FIRE DAMAGE RESTORATION QUESTIONS
What is the fire restoration process used for fire damaged homes?
Remove all non-salvageable materials from the fire damaged house. This allows us to prevent smoke odors to return after the fire damage cleanup in any already deodorized areas.
Clean salvageable surfaces and items to physically remove odor-causing residue.
Chase remaining odor with an odor counteractant. In the case of fire damage odor removal, create a deodorizing fog or gas that seeks out and combines with odor-causing substances.
Seal salvageable fire damaged surfaces that are inaccessible or slightly scorched, not only for aesthetic purposes, but primarily to encapsulate fire smoke odors and prevent progressive recontamination.

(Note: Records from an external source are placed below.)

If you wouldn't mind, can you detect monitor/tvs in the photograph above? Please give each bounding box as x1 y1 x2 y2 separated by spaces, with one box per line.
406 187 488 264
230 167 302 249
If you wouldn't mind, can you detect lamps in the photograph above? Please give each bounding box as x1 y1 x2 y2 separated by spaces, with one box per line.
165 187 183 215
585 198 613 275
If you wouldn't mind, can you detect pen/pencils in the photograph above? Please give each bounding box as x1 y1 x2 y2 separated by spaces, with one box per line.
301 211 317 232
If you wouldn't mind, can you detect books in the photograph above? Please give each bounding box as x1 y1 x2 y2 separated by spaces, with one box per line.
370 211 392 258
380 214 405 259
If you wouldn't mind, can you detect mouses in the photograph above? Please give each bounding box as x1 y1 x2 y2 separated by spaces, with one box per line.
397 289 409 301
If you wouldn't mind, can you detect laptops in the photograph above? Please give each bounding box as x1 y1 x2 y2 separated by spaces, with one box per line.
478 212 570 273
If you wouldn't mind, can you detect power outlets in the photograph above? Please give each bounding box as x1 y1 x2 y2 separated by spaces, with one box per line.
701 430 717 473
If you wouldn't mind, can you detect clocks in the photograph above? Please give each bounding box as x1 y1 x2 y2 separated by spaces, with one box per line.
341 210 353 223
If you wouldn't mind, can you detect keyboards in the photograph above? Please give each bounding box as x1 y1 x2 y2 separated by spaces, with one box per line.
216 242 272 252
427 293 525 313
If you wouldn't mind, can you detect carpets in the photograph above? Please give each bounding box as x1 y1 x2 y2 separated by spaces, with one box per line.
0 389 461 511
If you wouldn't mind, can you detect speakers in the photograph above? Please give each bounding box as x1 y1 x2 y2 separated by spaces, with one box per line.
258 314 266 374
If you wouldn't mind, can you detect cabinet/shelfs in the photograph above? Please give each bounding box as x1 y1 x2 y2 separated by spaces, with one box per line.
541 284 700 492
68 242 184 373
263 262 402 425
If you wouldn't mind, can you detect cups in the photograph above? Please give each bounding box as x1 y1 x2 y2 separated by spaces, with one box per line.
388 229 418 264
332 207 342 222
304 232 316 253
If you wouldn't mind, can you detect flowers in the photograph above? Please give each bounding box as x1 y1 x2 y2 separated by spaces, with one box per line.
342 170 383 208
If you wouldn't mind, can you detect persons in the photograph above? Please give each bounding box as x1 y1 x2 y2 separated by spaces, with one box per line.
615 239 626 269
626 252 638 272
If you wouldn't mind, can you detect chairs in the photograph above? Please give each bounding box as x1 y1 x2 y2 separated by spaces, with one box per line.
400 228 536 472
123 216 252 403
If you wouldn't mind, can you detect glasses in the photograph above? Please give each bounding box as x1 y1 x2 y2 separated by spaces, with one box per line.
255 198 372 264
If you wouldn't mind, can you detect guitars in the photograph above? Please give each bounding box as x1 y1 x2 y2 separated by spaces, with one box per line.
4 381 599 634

If we have fire damage, what should we not do?
Attempt to wipe or wash the walls, ceilings, or other absorbent surfaces after fire damage.
Use upholstered furniture if it can be avoided.
Use exposed food goods or canned goods that have been subject to excessive heat.
Use TVs, stereos, or any other electrical appliances until cleaned and checked by a fire restoration company.
Send smoked garments to an ordinary dry cleaner, because improper cleaning may set the smoke/odor.
Turn on your heating and air conditioning system if it is not currently on.
Are all fire smoke residues the same?
Wet Smoke Residues – Result from smoldering fires with low heat. Residues are sticky, smeary and with pungent odors. Smoke webs can be difficult to clean.
Dry Smoke Residues – Result from fast burning fires at high temperatures. Residues are often dry, powdery, small, non-smeary smoke particles.
Protein Residues – Virtually invisible residues that discolor paints and varnishes. Extreme pungent odor.
Fuel Oil Soot – Furnace puff backs distribute fuel oil soot.
Other Types of Residues – Tear gas, fingerprint powder, and fire extinguisher residues also need cleanup.